Nguyet Nguyen Do Minh (Na)        12EMW        January 31, 2010

What is Owen trying to express about war in his poetry?

It is a widely acknowledged truth that war is contemptible and cruel, but it takes the poetic opulence and the lively experience of the war to effectively convey one’s strong attitude against the reality of war. With his frequent use of contrast, para-rhyme and vivid imagery especially of blood and light in his collection of war poems, Wilfred Owen successfully portrays the brutal reality in battle thus stirs the readers’ sympathy for the soldiers, expresses his anger at the futility of war, demonstrates the disdain for ignorant people back at home and voices his anguish at the condemnation that these soldiers have to endure.

The horrendous experience Owen has gone through as a soldier in the British Army in World War I explains why the tremendous sufferings by the soldiers stands as the most predominant idea in almost all his poems in the anthology. From the passive suffering of cold winds that “knife us” (Exposure) to the disturbing death of an unlucky fellow comrade in gas warfare (Dulce et Decorum est) “flound’ring like a man in fire or lime”, Owen presents a wide range of pains that blurs the boundary between life and death. Although the type of destruction portrayed in each poem is not the same as any other, they all highlight the frightening cruelty of the war, most obvious of all the deterioration of a man’s physical appearance and strength. They are all “knock-kneed, coughing like hags” before someone was caught in the toxic gas “guttering, choking, drowning” (Dulce et Decorum est), having “old wounds save with cold that can not more ache” (Insensibility) that escalate into “a thousand pains” (Strange Meeting), or even losing their sight “eyeballs, huge-bulged like squids” that brings them to such a total breakdown that “he sobbed” (The Sentry). “All went lame, all blind” because the merciless war gives no exception whatsoever, and that they had lost their boots makes no difference, they still “limped on, bloodshod”.

Using factual vocabulary and vivid imagery which might at some point become grotesque, Wilfred Owen exposes the ugly truth of the war. Blood is an effective image conveying the sense of suffering in the battle, all of which is disturbing and brutal. It bears the connotation both of the death of soldiers and their guilt of shedding the lives of other human beings.
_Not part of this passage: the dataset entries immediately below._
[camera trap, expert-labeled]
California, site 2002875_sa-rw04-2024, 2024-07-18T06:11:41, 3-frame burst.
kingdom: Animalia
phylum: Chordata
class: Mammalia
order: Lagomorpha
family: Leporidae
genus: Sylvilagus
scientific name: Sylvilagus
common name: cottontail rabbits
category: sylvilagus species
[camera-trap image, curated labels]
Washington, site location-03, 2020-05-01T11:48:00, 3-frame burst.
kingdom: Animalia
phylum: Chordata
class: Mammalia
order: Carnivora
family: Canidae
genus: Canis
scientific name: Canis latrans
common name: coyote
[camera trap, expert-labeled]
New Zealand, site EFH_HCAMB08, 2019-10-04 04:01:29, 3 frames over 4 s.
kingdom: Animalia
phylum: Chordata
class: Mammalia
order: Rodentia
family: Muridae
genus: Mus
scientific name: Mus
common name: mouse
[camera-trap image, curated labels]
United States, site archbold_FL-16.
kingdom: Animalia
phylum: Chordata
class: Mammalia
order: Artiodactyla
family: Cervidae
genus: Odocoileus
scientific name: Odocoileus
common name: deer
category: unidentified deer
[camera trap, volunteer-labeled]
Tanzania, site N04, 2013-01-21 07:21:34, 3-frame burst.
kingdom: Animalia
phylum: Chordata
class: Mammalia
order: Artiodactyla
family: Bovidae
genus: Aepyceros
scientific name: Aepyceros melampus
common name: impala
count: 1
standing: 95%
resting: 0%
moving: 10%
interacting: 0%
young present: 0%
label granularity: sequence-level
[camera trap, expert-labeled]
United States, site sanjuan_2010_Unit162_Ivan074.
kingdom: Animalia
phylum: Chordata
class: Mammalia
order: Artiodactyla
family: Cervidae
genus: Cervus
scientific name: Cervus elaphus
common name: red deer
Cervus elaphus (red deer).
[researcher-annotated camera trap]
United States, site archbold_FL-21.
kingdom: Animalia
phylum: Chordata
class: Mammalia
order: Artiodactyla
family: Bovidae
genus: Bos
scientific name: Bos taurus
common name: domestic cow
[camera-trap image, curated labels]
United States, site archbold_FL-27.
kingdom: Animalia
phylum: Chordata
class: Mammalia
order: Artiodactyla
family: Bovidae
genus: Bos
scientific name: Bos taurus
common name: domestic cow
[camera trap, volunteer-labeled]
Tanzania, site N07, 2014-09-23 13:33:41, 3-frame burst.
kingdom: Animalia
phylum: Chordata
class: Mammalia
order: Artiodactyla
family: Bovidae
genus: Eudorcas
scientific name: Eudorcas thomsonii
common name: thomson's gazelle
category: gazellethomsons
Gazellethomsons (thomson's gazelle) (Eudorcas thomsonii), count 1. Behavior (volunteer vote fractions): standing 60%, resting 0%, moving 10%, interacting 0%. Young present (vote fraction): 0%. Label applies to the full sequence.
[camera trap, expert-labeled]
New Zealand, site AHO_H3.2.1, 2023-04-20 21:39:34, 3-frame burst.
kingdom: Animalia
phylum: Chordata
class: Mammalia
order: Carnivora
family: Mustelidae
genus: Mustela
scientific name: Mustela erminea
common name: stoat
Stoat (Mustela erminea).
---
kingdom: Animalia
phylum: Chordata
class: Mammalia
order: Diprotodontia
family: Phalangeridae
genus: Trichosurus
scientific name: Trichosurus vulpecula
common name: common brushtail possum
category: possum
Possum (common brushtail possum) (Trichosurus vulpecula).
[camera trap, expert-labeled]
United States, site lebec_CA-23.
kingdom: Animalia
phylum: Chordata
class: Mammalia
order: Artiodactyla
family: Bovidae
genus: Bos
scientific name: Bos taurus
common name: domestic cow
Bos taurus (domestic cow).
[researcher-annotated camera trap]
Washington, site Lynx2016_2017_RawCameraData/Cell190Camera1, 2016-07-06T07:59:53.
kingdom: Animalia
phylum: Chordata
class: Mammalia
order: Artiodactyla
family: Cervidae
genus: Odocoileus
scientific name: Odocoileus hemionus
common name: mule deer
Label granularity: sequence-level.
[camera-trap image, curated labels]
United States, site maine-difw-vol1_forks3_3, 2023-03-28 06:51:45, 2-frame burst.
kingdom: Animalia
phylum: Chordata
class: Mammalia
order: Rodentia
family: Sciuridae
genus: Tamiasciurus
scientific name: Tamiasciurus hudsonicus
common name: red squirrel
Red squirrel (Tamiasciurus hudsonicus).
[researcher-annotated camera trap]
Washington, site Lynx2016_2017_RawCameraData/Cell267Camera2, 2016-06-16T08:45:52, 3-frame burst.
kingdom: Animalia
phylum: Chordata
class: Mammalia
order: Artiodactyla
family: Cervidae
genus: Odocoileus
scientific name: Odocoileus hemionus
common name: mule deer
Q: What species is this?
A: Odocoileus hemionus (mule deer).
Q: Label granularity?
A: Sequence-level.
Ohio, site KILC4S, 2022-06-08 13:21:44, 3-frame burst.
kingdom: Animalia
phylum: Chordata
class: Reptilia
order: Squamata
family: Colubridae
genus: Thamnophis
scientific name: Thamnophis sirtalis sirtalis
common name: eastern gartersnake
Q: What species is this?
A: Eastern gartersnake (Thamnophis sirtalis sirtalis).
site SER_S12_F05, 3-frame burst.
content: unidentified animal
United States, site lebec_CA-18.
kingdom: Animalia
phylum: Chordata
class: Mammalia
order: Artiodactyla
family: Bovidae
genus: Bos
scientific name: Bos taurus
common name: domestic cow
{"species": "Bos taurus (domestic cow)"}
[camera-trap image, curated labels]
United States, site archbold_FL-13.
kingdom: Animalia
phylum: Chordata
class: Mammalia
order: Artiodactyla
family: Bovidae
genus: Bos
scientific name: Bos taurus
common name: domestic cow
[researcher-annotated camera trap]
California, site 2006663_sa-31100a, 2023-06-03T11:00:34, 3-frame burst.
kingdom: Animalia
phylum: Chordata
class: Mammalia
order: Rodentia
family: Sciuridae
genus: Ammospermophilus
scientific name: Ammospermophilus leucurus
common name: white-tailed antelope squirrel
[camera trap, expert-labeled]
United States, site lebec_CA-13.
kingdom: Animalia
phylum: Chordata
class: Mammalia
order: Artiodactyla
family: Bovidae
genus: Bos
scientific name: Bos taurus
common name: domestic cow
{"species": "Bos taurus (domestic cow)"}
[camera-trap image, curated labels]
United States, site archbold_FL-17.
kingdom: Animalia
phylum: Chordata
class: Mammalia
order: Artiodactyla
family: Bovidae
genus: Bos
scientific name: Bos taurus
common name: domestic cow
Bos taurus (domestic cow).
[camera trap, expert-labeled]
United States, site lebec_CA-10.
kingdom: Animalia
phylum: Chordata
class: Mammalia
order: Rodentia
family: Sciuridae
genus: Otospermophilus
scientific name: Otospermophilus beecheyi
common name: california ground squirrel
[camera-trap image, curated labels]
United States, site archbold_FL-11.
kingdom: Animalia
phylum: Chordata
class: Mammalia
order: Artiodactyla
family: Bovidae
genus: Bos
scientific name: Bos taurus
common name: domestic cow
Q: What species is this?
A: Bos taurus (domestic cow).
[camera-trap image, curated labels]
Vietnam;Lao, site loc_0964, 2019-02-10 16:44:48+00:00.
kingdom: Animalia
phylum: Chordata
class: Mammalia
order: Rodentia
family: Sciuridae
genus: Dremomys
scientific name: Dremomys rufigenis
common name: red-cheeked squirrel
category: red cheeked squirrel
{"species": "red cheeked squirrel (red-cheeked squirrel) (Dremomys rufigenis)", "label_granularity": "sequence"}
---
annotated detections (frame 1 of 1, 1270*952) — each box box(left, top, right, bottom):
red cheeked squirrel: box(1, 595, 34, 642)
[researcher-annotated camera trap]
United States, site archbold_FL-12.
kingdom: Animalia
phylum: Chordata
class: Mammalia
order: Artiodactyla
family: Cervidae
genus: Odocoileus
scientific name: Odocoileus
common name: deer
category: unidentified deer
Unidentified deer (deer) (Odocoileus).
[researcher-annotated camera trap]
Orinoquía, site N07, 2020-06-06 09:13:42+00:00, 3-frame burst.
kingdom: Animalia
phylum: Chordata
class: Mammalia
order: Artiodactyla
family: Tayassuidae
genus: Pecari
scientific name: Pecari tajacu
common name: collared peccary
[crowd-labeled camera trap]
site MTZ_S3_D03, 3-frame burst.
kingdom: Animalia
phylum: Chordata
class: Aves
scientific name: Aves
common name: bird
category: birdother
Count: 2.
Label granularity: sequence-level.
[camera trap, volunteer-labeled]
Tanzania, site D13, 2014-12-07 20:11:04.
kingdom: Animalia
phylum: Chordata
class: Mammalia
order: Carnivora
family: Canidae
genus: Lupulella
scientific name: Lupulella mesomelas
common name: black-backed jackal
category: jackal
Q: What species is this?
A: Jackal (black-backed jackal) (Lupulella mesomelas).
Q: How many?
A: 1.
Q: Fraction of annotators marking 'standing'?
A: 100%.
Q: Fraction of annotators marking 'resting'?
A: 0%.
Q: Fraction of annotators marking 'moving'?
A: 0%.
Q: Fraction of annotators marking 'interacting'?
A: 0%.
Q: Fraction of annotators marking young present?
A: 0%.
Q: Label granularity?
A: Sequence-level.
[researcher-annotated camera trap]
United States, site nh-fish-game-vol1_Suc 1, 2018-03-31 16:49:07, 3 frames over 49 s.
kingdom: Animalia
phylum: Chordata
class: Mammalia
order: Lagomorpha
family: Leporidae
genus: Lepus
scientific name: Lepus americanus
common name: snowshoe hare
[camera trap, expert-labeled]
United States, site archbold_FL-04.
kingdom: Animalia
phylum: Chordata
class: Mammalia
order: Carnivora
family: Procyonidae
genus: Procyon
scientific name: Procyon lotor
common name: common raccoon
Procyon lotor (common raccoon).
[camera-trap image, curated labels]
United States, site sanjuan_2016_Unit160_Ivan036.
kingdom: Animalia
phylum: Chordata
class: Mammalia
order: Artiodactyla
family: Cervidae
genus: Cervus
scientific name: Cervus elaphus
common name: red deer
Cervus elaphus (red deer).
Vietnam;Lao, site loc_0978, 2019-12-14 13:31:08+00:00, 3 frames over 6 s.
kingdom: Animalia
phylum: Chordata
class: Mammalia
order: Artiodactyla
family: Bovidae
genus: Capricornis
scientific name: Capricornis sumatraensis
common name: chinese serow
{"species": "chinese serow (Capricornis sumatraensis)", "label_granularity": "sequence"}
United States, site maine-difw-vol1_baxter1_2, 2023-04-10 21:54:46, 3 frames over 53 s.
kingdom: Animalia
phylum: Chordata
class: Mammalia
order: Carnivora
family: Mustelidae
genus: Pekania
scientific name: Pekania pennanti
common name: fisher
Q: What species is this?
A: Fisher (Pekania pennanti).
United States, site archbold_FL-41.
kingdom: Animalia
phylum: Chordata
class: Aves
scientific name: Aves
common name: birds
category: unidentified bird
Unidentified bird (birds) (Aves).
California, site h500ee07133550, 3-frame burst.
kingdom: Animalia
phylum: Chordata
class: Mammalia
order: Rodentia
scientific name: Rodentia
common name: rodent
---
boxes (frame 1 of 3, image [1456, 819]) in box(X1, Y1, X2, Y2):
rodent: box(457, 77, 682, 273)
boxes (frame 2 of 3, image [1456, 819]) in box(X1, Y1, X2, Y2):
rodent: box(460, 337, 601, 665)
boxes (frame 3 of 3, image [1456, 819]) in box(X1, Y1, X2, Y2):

The blood either “come gargling from the froth-corrupted lung” (Dulce et Decorum est) or even gets “clogged their chariot wheels” (Strange Meeting). Also, if one notices he would see that the word “blood-shod” in Dulce et Decorum est which echoes “blood-shed” fully conveys the hellish nature of the war. So much blood has poured that “the veins ran dry” (Disabled). Owen also successfully utilizes the effect of sounds and pace. By breaking lines into short fragments, he depicts the exhaustion and the limping of these men through the night. Also, whenever he talks about sufferings, Owen uses harsh sounds such as “k” (knock-kneed), “d” (drunk with fatigue, deaf to the hoots)”, “b” and “p” (what we spoiled/ Or, discontent, boil bloody, and be spilled”) which are either naturally unpleasant sounds or are even reminiscent of the sounds that rifles make. Death is prevailing in these poems and we see most clearly in “Strange Meeting” that the para-rhyme with the second rhyme lower in pitch than the first demonstrates the dying that these soldiers are going through. They start of as enthusiastic youth only to see themselves slowly rotten away to death. That is the brutal reality of war that Owen brings to readers. Through this we can see clearly that he is strongly anti-war.